Amigo scheme of arrangement thrown out by High Court

June 10, 2021

A scheme proposed by Amigo Loans to cap compensation payments for cases of mis-selling to nearly a million current and former customers has been thrown out by the High Court.

Customers who are successful with their complaints to the financial ombudsman usually receive redress which leaves them no better or worse off financially than if they had not received the loan (usually 100% refund of the interest on the loan is refunded). Through this scheme of arrangement, Amigo have proposed a cap on the amount paid out to customers, which by their examples, would be somewhere between 10% and 23% or even lower depending on the number of successful complaints.

Amigo have argued that without the scheme they would likely fall into administration, however this is not the view of the FCA:

“The FCA has, through its continued engagement with Amigo and participation in the Court hearing, sought to get a better, fairer deal for Amigo’s customers due redress.

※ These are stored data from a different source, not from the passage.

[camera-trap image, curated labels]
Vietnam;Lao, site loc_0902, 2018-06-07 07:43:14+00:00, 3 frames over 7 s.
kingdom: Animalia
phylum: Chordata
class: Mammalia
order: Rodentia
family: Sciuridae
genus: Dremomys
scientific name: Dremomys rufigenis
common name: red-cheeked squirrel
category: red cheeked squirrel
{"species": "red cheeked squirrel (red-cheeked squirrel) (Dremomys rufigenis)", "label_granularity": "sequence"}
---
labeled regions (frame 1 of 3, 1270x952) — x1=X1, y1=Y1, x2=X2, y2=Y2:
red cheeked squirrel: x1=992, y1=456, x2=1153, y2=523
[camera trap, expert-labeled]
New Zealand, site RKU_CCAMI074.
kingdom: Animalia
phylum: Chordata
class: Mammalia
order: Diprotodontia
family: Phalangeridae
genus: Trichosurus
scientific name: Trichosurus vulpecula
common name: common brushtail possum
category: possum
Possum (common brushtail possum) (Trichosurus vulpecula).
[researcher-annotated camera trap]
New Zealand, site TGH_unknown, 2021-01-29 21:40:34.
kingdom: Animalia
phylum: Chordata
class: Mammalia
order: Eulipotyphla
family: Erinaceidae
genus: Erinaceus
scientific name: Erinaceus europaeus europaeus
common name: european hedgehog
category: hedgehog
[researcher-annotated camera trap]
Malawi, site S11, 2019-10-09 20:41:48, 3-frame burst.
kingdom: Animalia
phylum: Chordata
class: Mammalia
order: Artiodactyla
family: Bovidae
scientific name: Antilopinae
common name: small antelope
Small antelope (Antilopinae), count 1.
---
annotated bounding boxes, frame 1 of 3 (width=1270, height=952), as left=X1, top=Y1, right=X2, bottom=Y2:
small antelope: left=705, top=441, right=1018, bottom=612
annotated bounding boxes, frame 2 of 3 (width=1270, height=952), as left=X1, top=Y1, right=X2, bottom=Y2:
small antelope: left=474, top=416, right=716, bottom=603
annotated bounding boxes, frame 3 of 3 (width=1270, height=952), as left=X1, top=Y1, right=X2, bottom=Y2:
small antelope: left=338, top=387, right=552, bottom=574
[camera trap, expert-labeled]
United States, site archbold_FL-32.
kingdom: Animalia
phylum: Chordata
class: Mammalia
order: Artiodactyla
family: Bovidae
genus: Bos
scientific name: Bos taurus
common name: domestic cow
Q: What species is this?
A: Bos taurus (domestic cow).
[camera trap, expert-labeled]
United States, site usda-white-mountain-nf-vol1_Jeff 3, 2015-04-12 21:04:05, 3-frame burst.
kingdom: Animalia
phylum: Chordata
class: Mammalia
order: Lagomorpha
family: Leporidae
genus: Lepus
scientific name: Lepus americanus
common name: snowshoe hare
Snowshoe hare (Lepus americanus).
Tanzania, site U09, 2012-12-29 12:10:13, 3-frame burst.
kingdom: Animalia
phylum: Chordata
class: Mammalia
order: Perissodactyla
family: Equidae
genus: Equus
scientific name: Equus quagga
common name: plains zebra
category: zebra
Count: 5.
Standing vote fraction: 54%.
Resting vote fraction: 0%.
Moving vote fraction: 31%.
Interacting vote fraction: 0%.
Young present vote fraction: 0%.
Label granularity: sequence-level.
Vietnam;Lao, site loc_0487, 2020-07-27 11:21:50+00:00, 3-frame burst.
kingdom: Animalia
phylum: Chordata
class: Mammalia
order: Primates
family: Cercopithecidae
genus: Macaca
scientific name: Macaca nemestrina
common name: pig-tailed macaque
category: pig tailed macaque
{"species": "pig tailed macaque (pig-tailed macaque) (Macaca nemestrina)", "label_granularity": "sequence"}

We believe that a fairer compromise could have been offered to customers, but was not.”  “The FCA considered it necessary in this case to share with the Court its view that the Scheme as proposed was inherently unfair, as it placed a disproportionate burden on customers, as opposed to shareholders and bondholders, to keep the company afloat.”

Critics have hit back on the scheme highlighting that five of the Amigo executives would receive long-term bonuses that combined would be worth at least £7.3m if the share price hits the target price of 40p per share in three years’ time and stays at that level until the time the awards are paid at the five-year mark:

CEO Gary Jennison: 9.5m shares (£3.8m at 40p)
Chief financial officer Mike Corcoran: 4.75m shares (£1.9m at 40p)
Chief risk officer Paul Dyer: 1.5m shares (£600,000 at 40p)
Chief transformation officer Shaminder Rai: 1.5m shares (£600,000 at 40p)
Chief restructuring officer Nicholas Beal: 1m shares (£400,000 at 40p)

The founder of MoneySavingExpert, Martin Lewis, said the regulator needed to use its powers and stand up for consumers. “I would call on the FCA to intervene, to make sure a fair and proportionate balance of the money available from Amigo for redress is given back to customers, who have often had their lives made very difficult by being mis-sold hideous, over-expensive loans.”

Gary Jennison, Amigo’s chief executive, said the company was ‘incredibly disappointed’ that the Scheme has not been approved and stated that 95% of customers who voted supported the scheme. “We are currently reviewing all our options and will provide an update at the earliest opportunity,” he added, which might include an appeal.